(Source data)
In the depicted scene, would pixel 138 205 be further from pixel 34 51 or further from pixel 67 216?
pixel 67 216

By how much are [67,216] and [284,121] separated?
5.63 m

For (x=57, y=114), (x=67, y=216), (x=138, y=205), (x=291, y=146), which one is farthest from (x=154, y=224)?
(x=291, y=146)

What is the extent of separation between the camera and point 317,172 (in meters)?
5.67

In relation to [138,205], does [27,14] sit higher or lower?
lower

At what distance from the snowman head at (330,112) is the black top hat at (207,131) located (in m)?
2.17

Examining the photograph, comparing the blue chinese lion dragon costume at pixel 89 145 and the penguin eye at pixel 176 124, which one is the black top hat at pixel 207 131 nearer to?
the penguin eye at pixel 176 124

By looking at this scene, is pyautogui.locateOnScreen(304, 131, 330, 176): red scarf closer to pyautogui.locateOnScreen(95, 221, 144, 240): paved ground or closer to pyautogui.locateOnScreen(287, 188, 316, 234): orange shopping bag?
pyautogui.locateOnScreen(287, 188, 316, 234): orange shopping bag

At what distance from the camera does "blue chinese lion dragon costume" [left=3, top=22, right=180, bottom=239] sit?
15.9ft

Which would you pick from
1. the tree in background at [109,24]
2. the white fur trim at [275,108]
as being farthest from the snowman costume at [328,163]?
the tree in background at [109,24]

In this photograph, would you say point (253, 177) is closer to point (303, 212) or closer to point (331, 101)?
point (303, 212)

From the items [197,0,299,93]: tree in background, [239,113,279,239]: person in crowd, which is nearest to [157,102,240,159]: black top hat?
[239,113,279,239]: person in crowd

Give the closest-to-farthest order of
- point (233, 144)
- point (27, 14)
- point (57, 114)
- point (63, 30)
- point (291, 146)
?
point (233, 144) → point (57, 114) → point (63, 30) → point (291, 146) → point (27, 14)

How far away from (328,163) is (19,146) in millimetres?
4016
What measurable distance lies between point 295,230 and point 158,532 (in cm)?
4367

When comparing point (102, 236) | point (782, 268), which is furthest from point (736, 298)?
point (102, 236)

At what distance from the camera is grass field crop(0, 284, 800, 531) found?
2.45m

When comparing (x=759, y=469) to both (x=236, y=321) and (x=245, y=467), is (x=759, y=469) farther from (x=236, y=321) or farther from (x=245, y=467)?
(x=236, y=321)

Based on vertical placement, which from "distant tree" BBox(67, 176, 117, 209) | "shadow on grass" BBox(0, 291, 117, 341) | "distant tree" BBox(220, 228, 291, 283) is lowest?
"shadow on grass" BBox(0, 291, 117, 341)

**GOAL**. Convert the listing from the line with "How far away" through the end of the listing into a two-column CSV with the columns entry and answer. Give one row per entry, and put each value in a single quoted field with any line breaks replaced by spaces.

**TASK RESULT**.
entry,answer
"How far away from (328,163) is (19,146) in millimetres?","4016"
"What measurable distance lies between point 295,230 and point 158,532 (in cm)?","4367"
"When comparing point (102, 236) | point (782, 268), which is furthest from point (736, 298)?","point (102, 236)"
"At what distance from the camera is grass field crop(0, 284, 800, 531) found?","2.45m"
"When comparing (x=759, y=469) to both (x=236, y=321) and (x=245, y=467), is (x=759, y=469) farther from (x=236, y=321) or farther from (x=245, y=467)?","(x=236, y=321)"
"Based on vertical placement, which from ""distant tree"" BBox(67, 176, 117, 209) | ""shadow on grass"" BBox(0, 291, 117, 341) | ""distant tree"" BBox(220, 228, 291, 283) is lowest?","""shadow on grass"" BBox(0, 291, 117, 341)"